<<<<
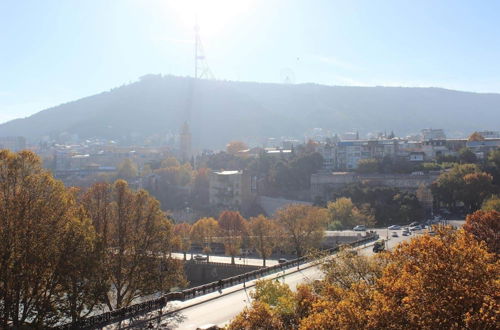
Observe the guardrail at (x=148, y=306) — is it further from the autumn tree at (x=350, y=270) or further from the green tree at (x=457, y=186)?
the green tree at (x=457, y=186)

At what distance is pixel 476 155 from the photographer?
6384 centimetres

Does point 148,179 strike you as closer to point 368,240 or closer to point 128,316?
point 368,240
>>>>
### WRITTEN EXERCISE
With both ends included, please retype exactly the lines from the line containing "At what distance" to the final line of the data.

### EXERCISE OUTPUT
At what distance is pixel 476 155 from the photographer?
6384 centimetres

Does point 148,179 strike you as closer to point 368,240 or closer to point 128,316?
point 368,240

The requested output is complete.